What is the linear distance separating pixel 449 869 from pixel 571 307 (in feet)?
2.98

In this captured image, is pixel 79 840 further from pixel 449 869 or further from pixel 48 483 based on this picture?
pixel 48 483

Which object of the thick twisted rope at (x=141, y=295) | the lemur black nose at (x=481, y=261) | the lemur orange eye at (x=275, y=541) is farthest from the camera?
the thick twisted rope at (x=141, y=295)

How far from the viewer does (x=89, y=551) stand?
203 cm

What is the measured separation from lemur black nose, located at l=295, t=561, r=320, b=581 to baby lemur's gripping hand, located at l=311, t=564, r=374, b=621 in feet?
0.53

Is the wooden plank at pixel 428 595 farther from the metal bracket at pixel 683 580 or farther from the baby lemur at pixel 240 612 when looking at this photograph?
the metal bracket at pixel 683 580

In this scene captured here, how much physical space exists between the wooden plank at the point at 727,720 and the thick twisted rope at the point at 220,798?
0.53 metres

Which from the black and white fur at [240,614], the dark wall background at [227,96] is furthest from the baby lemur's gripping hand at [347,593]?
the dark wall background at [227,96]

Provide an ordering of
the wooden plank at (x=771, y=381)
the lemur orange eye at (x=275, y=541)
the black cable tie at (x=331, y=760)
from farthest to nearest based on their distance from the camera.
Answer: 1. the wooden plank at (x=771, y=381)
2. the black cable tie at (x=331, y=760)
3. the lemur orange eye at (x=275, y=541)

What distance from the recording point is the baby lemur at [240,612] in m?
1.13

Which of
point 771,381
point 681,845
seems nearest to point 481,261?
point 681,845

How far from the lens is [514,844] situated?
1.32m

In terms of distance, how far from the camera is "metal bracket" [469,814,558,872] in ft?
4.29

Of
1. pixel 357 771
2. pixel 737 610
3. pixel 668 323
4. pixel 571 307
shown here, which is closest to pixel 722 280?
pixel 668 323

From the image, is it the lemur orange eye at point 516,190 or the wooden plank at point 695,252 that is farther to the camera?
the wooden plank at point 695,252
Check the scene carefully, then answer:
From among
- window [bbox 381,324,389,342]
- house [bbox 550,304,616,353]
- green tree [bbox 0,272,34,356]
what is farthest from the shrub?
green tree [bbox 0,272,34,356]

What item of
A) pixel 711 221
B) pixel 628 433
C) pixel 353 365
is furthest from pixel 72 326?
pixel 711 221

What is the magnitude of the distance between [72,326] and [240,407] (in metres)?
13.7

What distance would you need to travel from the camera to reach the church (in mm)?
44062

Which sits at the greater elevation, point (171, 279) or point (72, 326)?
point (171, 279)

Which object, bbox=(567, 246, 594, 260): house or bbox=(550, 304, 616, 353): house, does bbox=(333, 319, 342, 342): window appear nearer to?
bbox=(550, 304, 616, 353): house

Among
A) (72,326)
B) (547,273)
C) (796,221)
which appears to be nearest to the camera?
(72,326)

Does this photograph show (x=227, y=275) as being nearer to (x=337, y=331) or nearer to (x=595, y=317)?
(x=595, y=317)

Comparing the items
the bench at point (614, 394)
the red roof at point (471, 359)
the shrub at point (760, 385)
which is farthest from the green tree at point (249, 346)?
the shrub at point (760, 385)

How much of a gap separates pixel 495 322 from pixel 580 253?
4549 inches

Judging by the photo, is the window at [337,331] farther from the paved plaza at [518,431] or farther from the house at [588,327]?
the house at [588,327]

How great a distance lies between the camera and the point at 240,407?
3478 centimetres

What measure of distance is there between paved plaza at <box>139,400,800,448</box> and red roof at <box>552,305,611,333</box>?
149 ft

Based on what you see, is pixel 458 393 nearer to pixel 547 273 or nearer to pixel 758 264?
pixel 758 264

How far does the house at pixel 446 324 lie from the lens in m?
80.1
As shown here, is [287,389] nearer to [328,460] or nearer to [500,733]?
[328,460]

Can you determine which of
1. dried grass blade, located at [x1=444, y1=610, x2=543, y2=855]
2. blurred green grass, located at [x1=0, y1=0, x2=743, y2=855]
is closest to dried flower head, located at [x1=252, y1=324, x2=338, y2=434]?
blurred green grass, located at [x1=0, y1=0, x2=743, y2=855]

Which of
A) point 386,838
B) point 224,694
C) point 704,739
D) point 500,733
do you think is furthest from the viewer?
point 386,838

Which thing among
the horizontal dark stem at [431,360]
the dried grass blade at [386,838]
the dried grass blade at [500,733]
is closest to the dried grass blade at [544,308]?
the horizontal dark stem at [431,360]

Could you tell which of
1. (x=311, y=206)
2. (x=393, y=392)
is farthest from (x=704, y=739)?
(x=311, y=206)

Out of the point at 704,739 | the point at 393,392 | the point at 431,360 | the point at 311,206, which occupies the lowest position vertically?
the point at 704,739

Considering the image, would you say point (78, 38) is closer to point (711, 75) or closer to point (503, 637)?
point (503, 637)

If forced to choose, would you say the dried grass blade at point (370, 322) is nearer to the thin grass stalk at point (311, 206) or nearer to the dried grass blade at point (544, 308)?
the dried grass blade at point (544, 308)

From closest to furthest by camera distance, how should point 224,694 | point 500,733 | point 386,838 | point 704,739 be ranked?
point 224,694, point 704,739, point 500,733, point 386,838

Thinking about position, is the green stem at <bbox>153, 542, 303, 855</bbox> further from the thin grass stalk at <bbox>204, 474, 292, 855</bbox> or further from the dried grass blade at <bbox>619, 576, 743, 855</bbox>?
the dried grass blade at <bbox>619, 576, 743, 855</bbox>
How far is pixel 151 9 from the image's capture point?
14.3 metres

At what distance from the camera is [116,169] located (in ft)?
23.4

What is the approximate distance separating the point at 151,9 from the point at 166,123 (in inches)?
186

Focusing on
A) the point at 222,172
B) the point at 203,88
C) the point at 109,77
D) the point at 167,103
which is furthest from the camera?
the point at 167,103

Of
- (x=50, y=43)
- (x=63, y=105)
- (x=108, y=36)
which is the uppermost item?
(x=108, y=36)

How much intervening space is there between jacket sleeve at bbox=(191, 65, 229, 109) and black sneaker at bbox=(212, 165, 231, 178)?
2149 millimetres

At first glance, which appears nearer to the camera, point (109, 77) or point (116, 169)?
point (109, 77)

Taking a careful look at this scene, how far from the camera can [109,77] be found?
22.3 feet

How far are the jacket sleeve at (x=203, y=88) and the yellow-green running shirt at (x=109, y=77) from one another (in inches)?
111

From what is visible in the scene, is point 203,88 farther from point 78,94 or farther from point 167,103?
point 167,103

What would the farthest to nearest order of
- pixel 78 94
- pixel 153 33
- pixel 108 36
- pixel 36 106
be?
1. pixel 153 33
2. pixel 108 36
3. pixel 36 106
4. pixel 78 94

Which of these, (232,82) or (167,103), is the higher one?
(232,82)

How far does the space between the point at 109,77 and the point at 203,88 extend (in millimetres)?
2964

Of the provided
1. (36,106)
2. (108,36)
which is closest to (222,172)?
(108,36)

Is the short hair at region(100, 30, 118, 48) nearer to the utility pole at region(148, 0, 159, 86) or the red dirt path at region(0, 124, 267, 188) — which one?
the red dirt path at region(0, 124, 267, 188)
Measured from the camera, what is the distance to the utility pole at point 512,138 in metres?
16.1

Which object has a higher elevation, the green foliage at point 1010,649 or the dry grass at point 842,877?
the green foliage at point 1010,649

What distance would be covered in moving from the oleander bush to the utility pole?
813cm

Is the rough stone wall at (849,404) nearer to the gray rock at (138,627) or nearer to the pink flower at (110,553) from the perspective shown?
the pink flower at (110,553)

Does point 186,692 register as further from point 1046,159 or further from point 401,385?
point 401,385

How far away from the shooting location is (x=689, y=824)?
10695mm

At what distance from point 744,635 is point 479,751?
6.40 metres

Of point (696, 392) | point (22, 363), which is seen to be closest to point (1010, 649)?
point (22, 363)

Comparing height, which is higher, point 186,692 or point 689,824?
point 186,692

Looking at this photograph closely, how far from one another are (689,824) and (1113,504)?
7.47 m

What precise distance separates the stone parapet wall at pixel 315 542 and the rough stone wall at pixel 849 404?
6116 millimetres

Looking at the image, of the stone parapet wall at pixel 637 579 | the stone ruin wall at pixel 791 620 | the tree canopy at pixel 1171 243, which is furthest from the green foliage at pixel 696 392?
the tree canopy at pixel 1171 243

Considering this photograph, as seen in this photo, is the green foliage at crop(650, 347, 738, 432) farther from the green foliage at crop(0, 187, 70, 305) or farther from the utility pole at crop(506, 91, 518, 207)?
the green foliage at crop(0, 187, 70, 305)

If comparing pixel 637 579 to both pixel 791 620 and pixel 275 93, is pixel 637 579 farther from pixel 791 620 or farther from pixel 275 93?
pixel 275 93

» **TASK BRIEF**: Write out the records from the line with "How great a" to the line with "point 224,694, point", keeping every line identical to the source.

» **ANSWER TO THE EXERCISE**:
How great a distance lies between the camera and the point at 240,407?
3478 centimetres

What measure of distance is there between paved plaza at <box>139,400,800,448</box> and red roof at <box>552,305,611,333</box>?
149 ft

Based on what you see, is pixel 458 393 nearer to pixel 547 273 or nearer to pixel 758 264?
pixel 758 264

How far does the house at pixel 446 324 lie from the lens in m?
80.1
As shown here, is [287,389] nearer to [328,460] or nearer to [500,733]?
[328,460]

Can you determine which of
1. dried grass blade, located at [x1=444, y1=610, x2=543, y2=855]
2. blurred green grass, located at [x1=0, y1=0, x2=743, y2=855]
is closest to dried flower head, located at [x1=252, y1=324, x2=338, y2=434]?
blurred green grass, located at [x1=0, y1=0, x2=743, y2=855]

Which of
A) point 386,838
B) point 224,694
C) point 704,739
D) point 500,733
do you think is furthest from the viewer?
point 386,838

Which thing among
the horizontal dark stem at [431,360]
the dried grass blade at [386,838]
the dried grass blade at [500,733]
is closest to the dried grass blade at [544,308]?
the horizontal dark stem at [431,360]

Could you tell which of
1. (x=311, y=206)
2. (x=393, y=392)
is farthest from (x=704, y=739)?
(x=311, y=206)

Out of the point at 704,739 | the point at 393,392 | the point at 431,360 | the point at 311,206, which occupies the lowest position vertically?
the point at 704,739

Considering the image, would you say point (78, 38) is closer to point (711, 75) or closer to point (503, 637)?
point (503, 637)

If forced to choose, would you say the dried grass blade at point (370, 322) is nearer to the thin grass stalk at point (311, 206) or nearer to the dried grass blade at point (544, 308)?
the dried grass blade at point (544, 308)

From closest to furthest by camera distance, how should point 224,694 | point 500,733 | point 386,838 | point 704,739 be ranked?
point 224,694, point 704,739, point 500,733, point 386,838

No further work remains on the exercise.